**Your objective**
Transcribe the records below exactly, leaving out any pictures.

**Material shown**

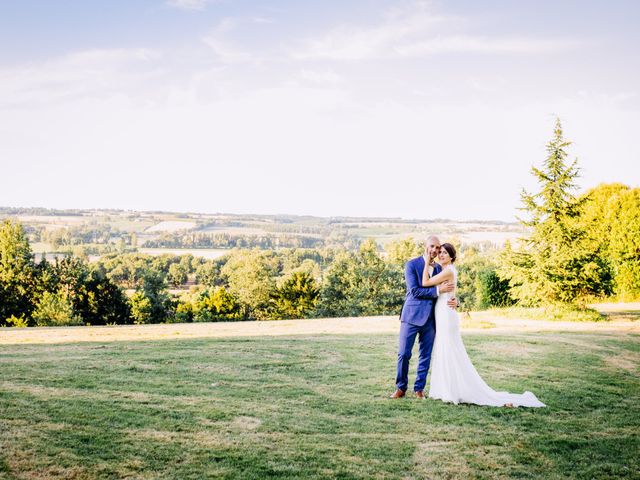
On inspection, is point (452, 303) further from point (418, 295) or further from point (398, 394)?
point (398, 394)

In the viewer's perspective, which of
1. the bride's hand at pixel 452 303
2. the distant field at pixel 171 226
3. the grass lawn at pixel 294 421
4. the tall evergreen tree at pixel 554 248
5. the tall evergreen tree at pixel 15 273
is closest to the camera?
the grass lawn at pixel 294 421

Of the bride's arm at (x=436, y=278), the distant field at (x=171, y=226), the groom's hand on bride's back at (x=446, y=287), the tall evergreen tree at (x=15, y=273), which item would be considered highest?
the distant field at (x=171, y=226)

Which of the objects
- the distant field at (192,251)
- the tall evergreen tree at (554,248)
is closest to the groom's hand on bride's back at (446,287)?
the tall evergreen tree at (554,248)

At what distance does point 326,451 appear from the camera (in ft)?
21.2

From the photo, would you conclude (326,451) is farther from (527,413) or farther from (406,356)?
(527,413)

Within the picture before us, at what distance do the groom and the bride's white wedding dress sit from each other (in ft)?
0.46

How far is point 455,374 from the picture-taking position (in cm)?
882

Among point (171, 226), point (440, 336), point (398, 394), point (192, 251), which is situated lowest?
point (192, 251)

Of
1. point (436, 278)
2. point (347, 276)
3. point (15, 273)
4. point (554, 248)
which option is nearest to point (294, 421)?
point (436, 278)

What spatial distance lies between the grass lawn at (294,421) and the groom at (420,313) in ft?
1.48

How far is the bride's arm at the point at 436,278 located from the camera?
28.9 feet

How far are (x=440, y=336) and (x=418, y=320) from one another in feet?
1.55

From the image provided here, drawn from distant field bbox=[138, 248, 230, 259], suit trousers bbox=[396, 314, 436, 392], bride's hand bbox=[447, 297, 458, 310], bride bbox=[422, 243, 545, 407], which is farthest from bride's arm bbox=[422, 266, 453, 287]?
distant field bbox=[138, 248, 230, 259]

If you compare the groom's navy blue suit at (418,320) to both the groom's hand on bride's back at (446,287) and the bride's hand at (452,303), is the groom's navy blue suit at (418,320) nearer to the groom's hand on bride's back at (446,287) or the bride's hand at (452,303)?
the groom's hand on bride's back at (446,287)
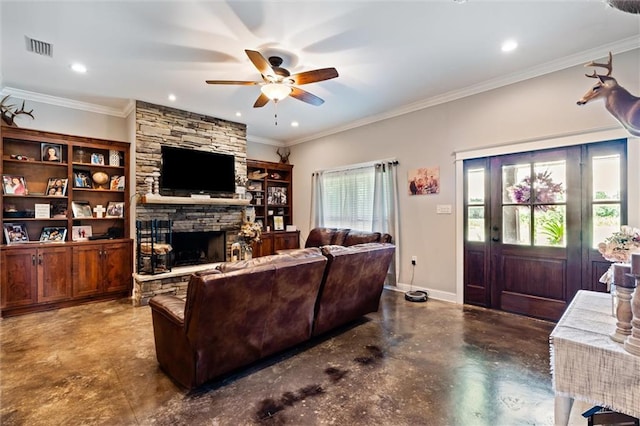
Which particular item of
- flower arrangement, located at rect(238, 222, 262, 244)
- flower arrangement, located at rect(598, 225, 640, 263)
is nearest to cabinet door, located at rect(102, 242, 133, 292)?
flower arrangement, located at rect(238, 222, 262, 244)

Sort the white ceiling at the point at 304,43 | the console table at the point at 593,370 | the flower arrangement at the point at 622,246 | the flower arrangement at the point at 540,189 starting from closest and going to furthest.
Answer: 1. the console table at the point at 593,370
2. the flower arrangement at the point at 622,246
3. the white ceiling at the point at 304,43
4. the flower arrangement at the point at 540,189

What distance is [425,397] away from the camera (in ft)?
6.84

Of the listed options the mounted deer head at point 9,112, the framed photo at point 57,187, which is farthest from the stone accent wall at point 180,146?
the mounted deer head at point 9,112

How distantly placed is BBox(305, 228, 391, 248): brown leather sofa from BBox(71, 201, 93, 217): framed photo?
3.65m

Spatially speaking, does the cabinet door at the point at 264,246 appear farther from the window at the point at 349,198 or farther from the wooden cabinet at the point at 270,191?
the window at the point at 349,198

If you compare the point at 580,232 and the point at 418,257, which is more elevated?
the point at 580,232

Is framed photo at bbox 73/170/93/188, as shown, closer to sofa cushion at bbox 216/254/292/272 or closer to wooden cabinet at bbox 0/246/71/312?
wooden cabinet at bbox 0/246/71/312

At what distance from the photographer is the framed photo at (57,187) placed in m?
4.27

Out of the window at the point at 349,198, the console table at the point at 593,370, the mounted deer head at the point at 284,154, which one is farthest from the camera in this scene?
the mounted deer head at the point at 284,154

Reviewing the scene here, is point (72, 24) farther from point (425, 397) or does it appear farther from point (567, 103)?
point (567, 103)

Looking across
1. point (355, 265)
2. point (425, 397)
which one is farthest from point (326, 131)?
point (425, 397)

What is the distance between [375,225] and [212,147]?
3.21 metres

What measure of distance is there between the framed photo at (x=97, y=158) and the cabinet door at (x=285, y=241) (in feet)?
10.7

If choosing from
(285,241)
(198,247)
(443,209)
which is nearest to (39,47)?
(198,247)
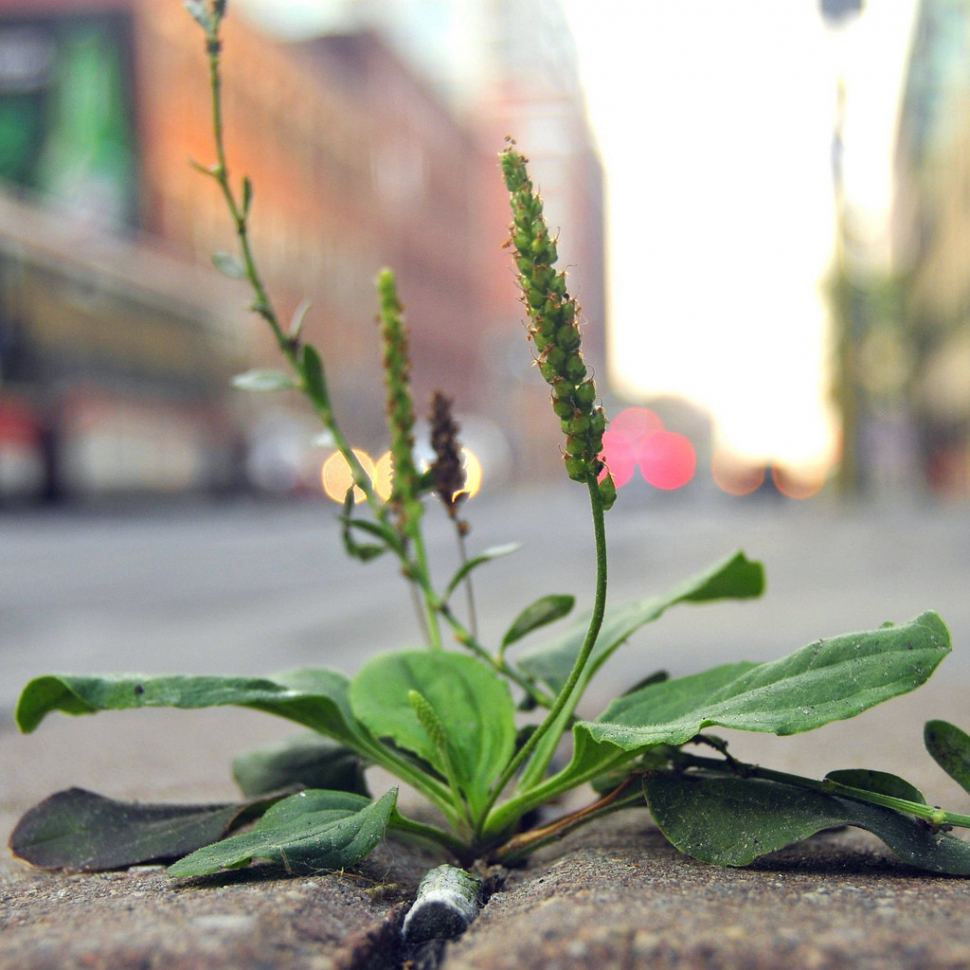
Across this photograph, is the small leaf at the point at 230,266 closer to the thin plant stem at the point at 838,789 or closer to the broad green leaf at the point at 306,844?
the broad green leaf at the point at 306,844

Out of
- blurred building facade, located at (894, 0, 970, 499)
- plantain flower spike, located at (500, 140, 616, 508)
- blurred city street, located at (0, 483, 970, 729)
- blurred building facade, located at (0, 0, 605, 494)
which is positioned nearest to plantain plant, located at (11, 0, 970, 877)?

**Answer to the exercise**
On inspection, is point (452, 303) further from point (418, 295) or further from point (398, 394)?
point (398, 394)

In the viewer's perspective, which of
1. the bride's hand at pixel 452 303
2. the distant field at pixel 171 226
3. the grass lawn at pixel 294 421
4. the tall evergreen tree at pixel 554 248
5. the tall evergreen tree at pixel 15 273
is closest to the camera?
the grass lawn at pixel 294 421

Of the bride's arm at (x=436, y=278), the distant field at (x=171, y=226), the groom's hand on bride's back at (x=446, y=287), the tall evergreen tree at (x=15, y=273), which item would be considered highest?
the distant field at (x=171, y=226)

Which of the objects
- the distant field at (192,251)
- the tall evergreen tree at (554,248)
is closest to the groom's hand on bride's back at (446,287)?
the tall evergreen tree at (554,248)

At what distance does point 326,451 appear from the camera (in ft)?
21.2

From the photo, would you conclude (326,451) is farther from (527,413) or farther from (406,356)?
(527,413)

Within the picture before us, at what distance do the groom and the bride's white wedding dress sit from each other (in ft)?
0.46

How far is point 455,374 from the picture-taking position (in cm)?
882

Among point (171, 226), point (440, 336), point (398, 394), point (192, 251), which is situated lowest?
point (192, 251)

Of
1. point (436, 278)
2. point (347, 276)
3. point (15, 273)
4. point (554, 248)
which option is nearest to point (294, 421)?
point (436, 278)

What spatial distance lies between the grass lawn at (294,421) and the groom at (420,313) in ft?
1.48

How far is the bride's arm at the point at 436,278 located from the camera?
28.9 feet

How far are (x=440, y=336) and (x=418, y=320) from one another in feet?
1.55

From the image provided here, drawn from distant field bbox=[138, 248, 230, 259], suit trousers bbox=[396, 314, 436, 392], bride's hand bbox=[447, 297, 458, 310], bride bbox=[422, 243, 545, 407], which is farthest from bride's arm bbox=[422, 266, 453, 287]?
distant field bbox=[138, 248, 230, 259]

If you compare the groom's navy blue suit at (418,320) to both the groom's hand on bride's back at (446,287) and the bride's hand at (452,303), is the groom's navy blue suit at (418,320) nearer to the groom's hand on bride's back at (446,287) or the bride's hand at (452,303)?
the groom's hand on bride's back at (446,287)
Which particular item of
- flower arrangement, located at rect(238, 222, 262, 244)
- flower arrangement, located at rect(598, 225, 640, 263)
is nearest to cabinet door, located at rect(102, 242, 133, 292)?
flower arrangement, located at rect(238, 222, 262, 244)

Sort the white ceiling at the point at 304,43 | the console table at the point at 593,370 | the flower arrangement at the point at 622,246 | the flower arrangement at the point at 540,189 starting from closest and going to furthest.
Answer: 1. the console table at the point at 593,370
2. the flower arrangement at the point at 622,246
3. the white ceiling at the point at 304,43
4. the flower arrangement at the point at 540,189

What distance is [425,397] away from the camera (in ft)?
6.84

Of the listed options the mounted deer head at point 9,112, the framed photo at point 57,187, which is farthest from the stone accent wall at point 180,146?
the mounted deer head at point 9,112

How distantly placed is BBox(305, 228, 391, 248): brown leather sofa from BBox(71, 201, 93, 217): framed photo?
3.65m

Spatially speaking, does the cabinet door at the point at 264,246 appear farther from the window at the point at 349,198 or farther from the wooden cabinet at the point at 270,191?
the window at the point at 349,198

If you compare the point at 580,232 and the point at 418,257, which is more elevated?
the point at 580,232

Is framed photo at bbox 73/170/93/188, as shown, closer to sofa cushion at bbox 216/254/292/272 or closer to wooden cabinet at bbox 0/246/71/312?
wooden cabinet at bbox 0/246/71/312

At what distance from the photographer is the framed photo at (57,187) placed in m?
4.27

Out of the window at the point at 349,198, the console table at the point at 593,370, the mounted deer head at the point at 284,154, which one is farthest from the camera in this scene?
the mounted deer head at the point at 284,154

Reviewing the scene here, is point (72, 24) farther from point (425, 397) or does it appear farther from point (567, 103)?
point (567, 103)

Looking across
1. point (355, 265)
2. point (425, 397)
which one is farthest from point (326, 131)?
point (425, 397)

What is the distance between [375,225] and [212,147]?
3.21 metres

What measure of distance is there between the framed photo at (x=97, y=158) and the cabinet door at (x=285, y=241) (in feet)?
10.7

If choosing from
(285,241)
(198,247)
(443,209)
which is nearest to (39,47)?
(198,247)
Across this photograph, is the small leaf at the point at 230,266 closer to the thin plant stem at the point at 838,789 or closer to the broad green leaf at the point at 306,844?
the broad green leaf at the point at 306,844

Out of
- blurred building facade, located at (894, 0, 970, 499)
- plantain flower spike, located at (500, 140, 616, 508)
- blurred city street, located at (0, 483, 970, 729)
- blurred building facade, located at (0, 0, 605, 494)
which is positioned nearest to plantain plant, located at (11, 0, 970, 877)?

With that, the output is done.